Sunday, February 08, 2015

A Call to Cull - Waterfront Homes, That Is.

There's a name for many splendid waterfront homes in Massachusetts.  They're called "severe repetitive loss" properties and critics are beginning to say enough is enough, tear'em down.

The owner of 48 Oceanside Drive had just repaired her $1 million vacation home from a devastating 2013 storm when the Atlantic came crashing through a giant picture window last month. The Jan. 26 blizzard marked at least the 10th time the house has been damaged in four decades — and probably the 10th time it will be rebuilt, in part with taxpayer dollars.

Scituate is the front line in New England’s expensive, losing battle against the sea. The coastal town, with few offshore barriers to curb a storm’s fury, accounts for nearly 40 percent of Massachusetts homes and businesses that are so flood-prone the federal government calls them “severe repetitive loss” properties.

Nearly all of these estimated 150 properties in the town of 18,000 have received at least four payments from the federal flood insurance program over the years, meaning federal taxpayers have helped foot some of the reconstruction bills. Though property owners pay for flood insurance, the program is in the red and relies on billions from the federal government to stay afloat.

And the flood risk is getting worse as sea levels gradually rise. For decades, Boston averaged one or two sea water floods per year, based on the city’s tide gauge, and three floods annually in the 2000s. This decade, Boston is averaging around nine days of flooding a year, according to the National Oceanic and Atmospheric Administration.

What to do, what to do?  A lot of those homeowners are wealthy.  They contribute money to political campaigns and they vote.  I know, let's buy their houses for way more than their flood-prone actual value.

They've got powerful friends in Congress, powerful enough to resist reforming the federal flood insurance programme.  There was a move afoot to raise premiums to cover outlays, to make it self-financing.  After all, anything else would be pure socialism, in this case making the poor cover the repetitive losses of the rich.

Why the rearguard action in Congress?  Because, put on a self-financing basis, the insurance premiums on many waterfront houses would jump to $15,000 a year or more.  That eliminates a lot of potential buyers when it comes time to sell, if you can sell.  And it makes mortgage lenders very, very nervous.  So these rich folks stand to lose a ton of money in property value alone if their flood insurance isn't massively subsidized.

Sooner or later those flood insurance premiums will have to skyrocket so, accepting the inevitable, it's better to bail out now if you can get government to write you a generous cheque.

Your home may be nominally worth millions but, if it gets hammered by storm surge and sea level rise every few years that will only worsen with each passing decade, it's really worth close to nothing.  That will never do.


Toby said...

Government subsidies for vacation homes.

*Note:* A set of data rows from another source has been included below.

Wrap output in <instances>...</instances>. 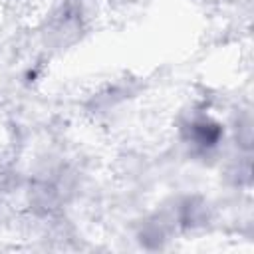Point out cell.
<instances>
[{
    "label": "cell",
    "instance_id": "1",
    "mask_svg": "<svg viewBox=\"0 0 254 254\" xmlns=\"http://www.w3.org/2000/svg\"><path fill=\"white\" fill-rule=\"evenodd\" d=\"M220 137H222V127L208 117L192 119L187 125V139L196 147H202V149L214 147L220 141Z\"/></svg>",
    "mask_w": 254,
    "mask_h": 254
}]
</instances>
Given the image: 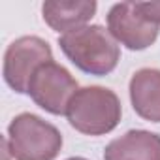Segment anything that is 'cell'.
<instances>
[{"label": "cell", "instance_id": "obj_1", "mask_svg": "<svg viewBox=\"0 0 160 160\" xmlns=\"http://www.w3.org/2000/svg\"><path fill=\"white\" fill-rule=\"evenodd\" d=\"M62 53L85 73L108 75L121 60V47L100 25H87L58 38Z\"/></svg>", "mask_w": 160, "mask_h": 160}, {"label": "cell", "instance_id": "obj_7", "mask_svg": "<svg viewBox=\"0 0 160 160\" xmlns=\"http://www.w3.org/2000/svg\"><path fill=\"white\" fill-rule=\"evenodd\" d=\"M98 4L92 0H49L42 6L43 21L57 32L68 34L81 27L94 17Z\"/></svg>", "mask_w": 160, "mask_h": 160}, {"label": "cell", "instance_id": "obj_2", "mask_svg": "<svg viewBox=\"0 0 160 160\" xmlns=\"http://www.w3.org/2000/svg\"><path fill=\"white\" fill-rule=\"evenodd\" d=\"M122 108L119 96L106 87L91 85L79 89L66 108V119L72 128L85 136H104L121 122Z\"/></svg>", "mask_w": 160, "mask_h": 160}, {"label": "cell", "instance_id": "obj_9", "mask_svg": "<svg viewBox=\"0 0 160 160\" xmlns=\"http://www.w3.org/2000/svg\"><path fill=\"white\" fill-rule=\"evenodd\" d=\"M104 160H160V136L149 130H128L108 143Z\"/></svg>", "mask_w": 160, "mask_h": 160}, {"label": "cell", "instance_id": "obj_3", "mask_svg": "<svg viewBox=\"0 0 160 160\" xmlns=\"http://www.w3.org/2000/svg\"><path fill=\"white\" fill-rule=\"evenodd\" d=\"M6 141L15 160H55L62 149L58 128L34 113L17 115L8 126Z\"/></svg>", "mask_w": 160, "mask_h": 160}, {"label": "cell", "instance_id": "obj_6", "mask_svg": "<svg viewBox=\"0 0 160 160\" xmlns=\"http://www.w3.org/2000/svg\"><path fill=\"white\" fill-rule=\"evenodd\" d=\"M108 30L126 49L143 51L156 42L160 25L141 12L139 2H121L108 12Z\"/></svg>", "mask_w": 160, "mask_h": 160}, {"label": "cell", "instance_id": "obj_4", "mask_svg": "<svg viewBox=\"0 0 160 160\" xmlns=\"http://www.w3.org/2000/svg\"><path fill=\"white\" fill-rule=\"evenodd\" d=\"M79 91L75 77L58 62L42 64L30 77L27 94L51 115H66L68 102Z\"/></svg>", "mask_w": 160, "mask_h": 160}, {"label": "cell", "instance_id": "obj_5", "mask_svg": "<svg viewBox=\"0 0 160 160\" xmlns=\"http://www.w3.org/2000/svg\"><path fill=\"white\" fill-rule=\"evenodd\" d=\"M53 60V51L49 43L38 36H23L12 42L4 53V81L10 89L19 94L28 91L30 77L34 72Z\"/></svg>", "mask_w": 160, "mask_h": 160}, {"label": "cell", "instance_id": "obj_8", "mask_svg": "<svg viewBox=\"0 0 160 160\" xmlns=\"http://www.w3.org/2000/svg\"><path fill=\"white\" fill-rule=\"evenodd\" d=\"M128 91L134 111L149 122H160V70H138L130 79Z\"/></svg>", "mask_w": 160, "mask_h": 160}, {"label": "cell", "instance_id": "obj_10", "mask_svg": "<svg viewBox=\"0 0 160 160\" xmlns=\"http://www.w3.org/2000/svg\"><path fill=\"white\" fill-rule=\"evenodd\" d=\"M139 8L151 21L160 25V2H139Z\"/></svg>", "mask_w": 160, "mask_h": 160}, {"label": "cell", "instance_id": "obj_11", "mask_svg": "<svg viewBox=\"0 0 160 160\" xmlns=\"http://www.w3.org/2000/svg\"><path fill=\"white\" fill-rule=\"evenodd\" d=\"M66 160H87V158H83V156H72V158H66Z\"/></svg>", "mask_w": 160, "mask_h": 160}]
</instances>
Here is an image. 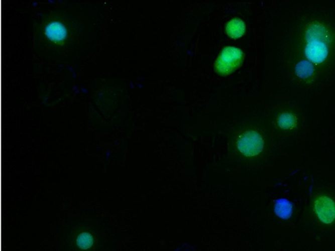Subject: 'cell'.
<instances>
[{
	"label": "cell",
	"instance_id": "9",
	"mask_svg": "<svg viewBox=\"0 0 335 251\" xmlns=\"http://www.w3.org/2000/svg\"><path fill=\"white\" fill-rule=\"evenodd\" d=\"M295 71L298 76L302 79H305L312 74L314 71V66L308 60H302L296 66Z\"/></svg>",
	"mask_w": 335,
	"mask_h": 251
},
{
	"label": "cell",
	"instance_id": "2",
	"mask_svg": "<svg viewBox=\"0 0 335 251\" xmlns=\"http://www.w3.org/2000/svg\"><path fill=\"white\" fill-rule=\"evenodd\" d=\"M238 149L246 157H254L263 151L264 142L260 134L256 131H248L237 143Z\"/></svg>",
	"mask_w": 335,
	"mask_h": 251
},
{
	"label": "cell",
	"instance_id": "8",
	"mask_svg": "<svg viewBox=\"0 0 335 251\" xmlns=\"http://www.w3.org/2000/svg\"><path fill=\"white\" fill-rule=\"evenodd\" d=\"M274 212L278 217L284 220L289 219L292 215L293 203L286 199H278L275 202Z\"/></svg>",
	"mask_w": 335,
	"mask_h": 251
},
{
	"label": "cell",
	"instance_id": "4",
	"mask_svg": "<svg viewBox=\"0 0 335 251\" xmlns=\"http://www.w3.org/2000/svg\"><path fill=\"white\" fill-rule=\"evenodd\" d=\"M305 55L311 61L321 63L325 60L327 56V45L321 42H309L306 46Z\"/></svg>",
	"mask_w": 335,
	"mask_h": 251
},
{
	"label": "cell",
	"instance_id": "3",
	"mask_svg": "<svg viewBox=\"0 0 335 251\" xmlns=\"http://www.w3.org/2000/svg\"><path fill=\"white\" fill-rule=\"evenodd\" d=\"M315 213L321 222L330 224L335 219V203L327 196H321L315 202Z\"/></svg>",
	"mask_w": 335,
	"mask_h": 251
},
{
	"label": "cell",
	"instance_id": "5",
	"mask_svg": "<svg viewBox=\"0 0 335 251\" xmlns=\"http://www.w3.org/2000/svg\"><path fill=\"white\" fill-rule=\"evenodd\" d=\"M307 42H321L328 44L331 42L329 32L323 26L319 24H313L308 27L306 32Z\"/></svg>",
	"mask_w": 335,
	"mask_h": 251
},
{
	"label": "cell",
	"instance_id": "7",
	"mask_svg": "<svg viewBox=\"0 0 335 251\" xmlns=\"http://www.w3.org/2000/svg\"><path fill=\"white\" fill-rule=\"evenodd\" d=\"M246 32V24L242 19H231L226 25V32L232 38H239L243 36Z\"/></svg>",
	"mask_w": 335,
	"mask_h": 251
},
{
	"label": "cell",
	"instance_id": "11",
	"mask_svg": "<svg viewBox=\"0 0 335 251\" xmlns=\"http://www.w3.org/2000/svg\"><path fill=\"white\" fill-rule=\"evenodd\" d=\"M94 239L90 233H82L77 238V244L80 248L83 250L88 249L91 247Z\"/></svg>",
	"mask_w": 335,
	"mask_h": 251
},
{
	"label": "cell",
	"instance_id": "10",
	"mask_svg": "<svg viewBox=\"0 0 335 251\" xmlns=\"http://www.w3.org/2000/svg\"><path fill=\"white\" fill-rule=\"evenodd\" d=\"M278 122L279 126L282 129H290L295 127L296 118L293 114L285 112V113H283L279 116Z\"/></svg>",
	"mask_w": 335,
	"mask_h": 251
},
{
	"label": "cell",
	"instance_id": "6",
	"mask_svg": "<svg viewBox=\"0 0 335 251\" xmlns=\"http://www.w3.org/2000/svg\"><path fill=\"white\" fill-rule=\"evenodd\" d=\"M45 34L49 38L55 42L63 40L67 35L66 28L59 22L49 24L45 29Z\"/></svg>",
	"mask_w": 335,
	"mask_h": 251
},
{
	"label": "cell",
	"instance_id": "1",
	"mask_svg": "<svg viewBox=\"0 0 335 251\" xmlns=\"http://www.w3.org/2000/svg\"><path fill=\"white\" fill-rule=\"evenodd\" d=\"M244 53L241 49L228 46L222 50L215 63V70L218 74L228 75L243 64Z\"/></svg>",
	"mask_w": 335,
	"mask_h": 251
}]
</instances>
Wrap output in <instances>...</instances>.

That makes sense. Not.

Aside from the rich, this touches on a more universal problem, that of municipal governments allowing construction on flood plains and/or allowing construction of basements below seasonal high water marks. It is important to note that governments allow this. We can blame builders or promoters or acts of God but it is high time governments at all levels treat site location with the same diligence as the electrical code.

What is it about lakes, rivers, streams and oceans that make people stupid? Doesn't a town named High River tell them anything important?

The Mound of Sound said...

It's a growing problem that Canadian governments, at all levels, will have to address, Toby.

In my town we have some low-lying, flood prone areas. I spoke with the city engineer who said there are now properties where no future building permits will be issued. Not so much as a new garden shed will be allowed.

Sea level rise should be the provincial government's remit but they've run from it, leaving the whole thing to the municipal level. That means there's no coherent strategy, no uniform policies for coastal towns and cities. Every place for itself as far as Victoria is concerned.

Then again with so much ridiculously costly waterfront property in the Lower Mainland I can see why someone like Christy Clark would treat the whole thing as a hot potato.

Anonymous said...

In my town we have some low-lying, flood prone areas. I spoke with the city engineer who said there are now properties where no future building permits will be issued. Not so much as a new garden shed will be allowed.

This is good news; the penny has dropped.
I think that a municipality that allows building in a flood plain or avalanche area are liable as long as they collect taxes!!
More fool the taxpayer that allows such practices.

The Mound of Sound said...

This is the start, Anon, of a retreat from the sea that will pick up steadily, especially in the U.S. Although Canada has far more coastline, a lot of it is sparsely inhabited. Still in the populated estuaries, like the Lower Mainland of Greater Vancouver, we'll feel the hit eventually.